Та же система усвоена и Бельгийским кодексом 1867 г.

Немецкие партикулярные кодексы, напротив того, придавали различию оконченного и неоконченного покушения практическое значение, за исключением кодексов Прусского и Баварского 1861 г., которые отказались от этого деления. Кодекс германский также не упоминает об этом различии при определении покушения, но, говоря о добровольно оставленном покушении, различает остановку преступной деятельности и предотвращение долженствующих произойти результатов в зависимости от свойств покушения; та же система усвоена Кодексом венгерским и Норвежским проектом, ї 50. Кодекс итальянский (ї 61 и 62) различает два эти вида покушения по их наказуемости, считая разделительным признаком учинение того, что было нужно.

Наконец, Голландский кодекс не упоминает об этом различии даже и при покушении добровольно оставленном; той же системы держится, понятно, и Швейцарский проект (ї 17), не определяющий и самого покушения.

Свод законов не знал деления покушения на виды; оно было внесено в наше право редакторами Уложения 1845 г., по немецкому образцу, причем они не придали этим видам покушения самостоятельной терминологии[12].

Уложение различало покушение вообще (ст. 114) и выделенное из него покушение оконченное (ст. 115), причем само определение этого последнего понятия существенно изменилось на основании Закона 9 марта 1864 г. После него оконченное покушение определялось так: "Когда подсудимым сделано все, что он считал (что он "мог считать" до Закона 1864 г.) нужным для приведения своего намерения в исполнение, и преднамеренное им зло не совершилось только по особенным, не предвиденным им обстоятельствам или вследствие безвредности употребленных им средств". Таким образом, по разъяснению нашего Сената (решение по делу Данилова, 70/1528), понятие оконченного покушения зависело от двух условий: от объема деятельности и от условий остановки, так что, например, если преступник и сделал все, что считал нужным, но зло не воспоследовало по таким обстоятельствам, которые виновный мог и должен был предвидеть (например, задержание вора хозяином лавки или кем-либо из его домашних или даже посторонними лицами, решение по делу Тюркова, 67/194), то покушение не могло считаться оконченным[13].

Далее, при покушении неоконченном Уложение обращало внимание на большую или меньшую близость учиненного к окончанию, не придавая, однако, этому делению никакого особого практического значения.

Устав о наказаниях хотя и упоминал об оконченном покушении, но только в постановлениях о покушении, добровольно оставленном, а само понятие оставлял без всякого пояснения.

Действующее Уложение не содержит никакого указания относительно деления покушения на виды.

Относительно решения вопроса о размерах наказуемости покушения сравнительно с оконченным деянием в законодательствах и в доктрине встречается также большое различие.

> _ЗАДАНИЕ_:
Продолжите отрывок о покушении на преступление, начав сразу после его последнего предложения.

> _ИСХОДНЫЕ ДАННЫЕ_:
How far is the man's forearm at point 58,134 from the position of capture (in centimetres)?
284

> _ОТВЕТ_:
Французское законодательство эпохи Революции усвоило систему римского права о равной наказуемости покушения и совершения; это начало было принято Кодексом 1810 г.[14] и сохранилось, несмотря на попытку его изменения в 1832 г., доныне, вызывая, впрочем, против себя возражения почти всех выдающихся французских авторитетов[15]. Даже кодексы, наиболее близко державшиеся французского права, отступили от этого начала. Так, Бельгийское уложение 1867 г. (ї52, 53) при покушении на преступление назначает наказание, непосредственно следующее в общей лестнице за наказанием, назначенным за оконченное деяние, а при покушении на проступок определяет размер наказания в каждом отдельном случае[16]; итальянское также в самом законе определяет размер смягчения.

Партикулярные немецкие кодексы[17] всегда держались начала смягчения ответственности, и это начало, хотя в весьма осложненной форме, приняло действующее Германское уложение, назначая взамен смертной казни и пожизненного заключения в Zuchthaus - Zuchthaus от 3 до 15 лет; взамен пожизненной крепости - крепость от 3 до 15 лет, а в прочих случаях указывая, что при покушении низшая мера наказания, установленного в законе, может быть уменьшена на 1/4- Аналогичную систему принимает Кодекс венгерский, а Кодекс голландский уменьшает высший размер наказания на 1/3, бессрочное же наказание заменяет срочным не свыше 15 лет[18].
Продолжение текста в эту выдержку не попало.